First lady of Ondo State
- In role 24 February 2017 – 27 December 2023
- Governor: Rotimi Akeredolu
- Preceded by: Olukemi Mimiko
- Succeeded by: Oluwaseun Aiyedatiwa

Personal details
- Born: Betty Onyetugochioma Claribel Uburuamaka Anyanwu 20 July 1953 (age 73) Owerri, Southern Region, British Nigeria (now in Imo State, Nigeria)
- Party: All Progressives Congress
- Spouse: Rotimi Akeredolu ​ ​(m. 1981; died 2023)​
- Children: 4
- Education: University of Nigeria, Nsukka (BSc); University of the Philippines Visayas (MS);
- Profession: Politician; aquaculturist;
- Website: brecan.org

= Betty Anyanwu-Akeredolu =

Nigerian activist and fishery expert (born 1953)

Betty Anyanwu-Akeredolu (born 20 July 1953) is a Nigerian aquaculturist who was the first lady of Ondo State in Nigeria from 2017 to 2023. She is a feminist and gender activist. She was married to former governor of Ondo State Rotimi Akeredolu. She is the founder of the Breast Cancer Association of Nigeria, and a survivor of breast cancer.

==Birth==
Betty Anyanwu-Akeredolu was born on 20 July 1953, to the family of chief BUB and Nneoma Dora Anyanwu, in Emeabiam, Owerri-West, in Imo State.

▶ _DATA LISTING_:
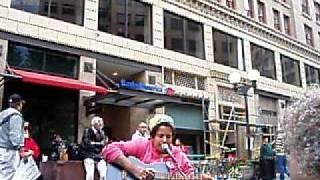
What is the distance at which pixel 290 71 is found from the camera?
25453 mm

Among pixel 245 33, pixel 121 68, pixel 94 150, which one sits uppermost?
pixel 245 33

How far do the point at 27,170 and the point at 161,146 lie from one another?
5.41m

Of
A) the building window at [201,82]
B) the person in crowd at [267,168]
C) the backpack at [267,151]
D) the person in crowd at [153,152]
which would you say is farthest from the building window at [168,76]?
the person in crowd at [153,152]

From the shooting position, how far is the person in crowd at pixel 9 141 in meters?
6.37

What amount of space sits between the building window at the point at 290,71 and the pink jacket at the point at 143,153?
22355 mm

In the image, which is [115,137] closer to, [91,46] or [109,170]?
[91,46]

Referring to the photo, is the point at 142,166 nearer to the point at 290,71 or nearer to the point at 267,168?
the point at 267,168

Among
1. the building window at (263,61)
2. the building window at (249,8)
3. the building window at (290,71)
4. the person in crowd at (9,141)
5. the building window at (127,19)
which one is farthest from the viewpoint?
the building window at (290,71)

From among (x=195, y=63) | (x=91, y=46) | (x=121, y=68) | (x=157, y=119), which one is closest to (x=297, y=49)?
(x=195, y=63)

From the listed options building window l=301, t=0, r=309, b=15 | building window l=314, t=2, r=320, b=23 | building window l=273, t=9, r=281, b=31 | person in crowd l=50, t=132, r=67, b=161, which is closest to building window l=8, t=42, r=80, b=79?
person in crowd l=50, t=132, r=67, b=161

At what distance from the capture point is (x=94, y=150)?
897 cm

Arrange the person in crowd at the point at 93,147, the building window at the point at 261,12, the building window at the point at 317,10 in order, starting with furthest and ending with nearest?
the building window at the point at 317,10 → the building window at the point at 261,12 → the person in crowd at the point at 93,147

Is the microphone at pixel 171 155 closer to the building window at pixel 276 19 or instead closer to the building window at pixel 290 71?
the building window at pixel 290 71

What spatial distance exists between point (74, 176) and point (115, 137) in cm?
664
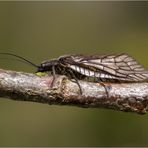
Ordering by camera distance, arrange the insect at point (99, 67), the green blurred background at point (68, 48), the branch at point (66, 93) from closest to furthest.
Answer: the branch at point (66, 93) < the insect at point (99, 67) < the green blurred background at point (68, 48)

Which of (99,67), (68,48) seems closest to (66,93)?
(99,67)

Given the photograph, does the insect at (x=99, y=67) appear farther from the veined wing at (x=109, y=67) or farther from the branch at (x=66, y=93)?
the branch at (x=66, y=93)

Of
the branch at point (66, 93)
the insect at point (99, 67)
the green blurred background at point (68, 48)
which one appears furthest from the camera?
the green blurred background at point (68, 48)

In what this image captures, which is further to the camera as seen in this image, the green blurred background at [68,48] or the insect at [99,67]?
the green blurred background at [68,48]

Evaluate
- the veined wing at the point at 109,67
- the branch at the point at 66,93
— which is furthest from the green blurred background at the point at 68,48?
the branch at the point at 66,93

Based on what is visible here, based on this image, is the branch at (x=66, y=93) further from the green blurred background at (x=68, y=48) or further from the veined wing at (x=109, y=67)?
the green blurred background at (x=68, y=48)

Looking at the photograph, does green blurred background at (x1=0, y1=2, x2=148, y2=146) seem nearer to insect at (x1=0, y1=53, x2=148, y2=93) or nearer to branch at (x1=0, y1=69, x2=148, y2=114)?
insect at (x1=0, y1=53, x2=148, y2=93)

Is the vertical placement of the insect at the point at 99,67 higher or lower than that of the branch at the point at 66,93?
higher

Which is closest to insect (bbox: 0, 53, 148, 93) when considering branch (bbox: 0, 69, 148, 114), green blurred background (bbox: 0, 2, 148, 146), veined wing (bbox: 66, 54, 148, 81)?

▶ _TASKS AND EXERCISES_:
• A. List every field label under the "Personal details" heading in the profile of Betty Anyanwu-Akeredolu.
• B. According to the profile of Betty Anyanwu-Akeredolu, what association did she found?
The entries are separate material with no connection to the profile of Betty Anyanwu-Akeredolu.

▶ _OUTPUTS BY TASK_:
• A. Born, Party, Spouse, Children, Education, Profession, Website

• B. The Breast Cancer Association of Nigeria.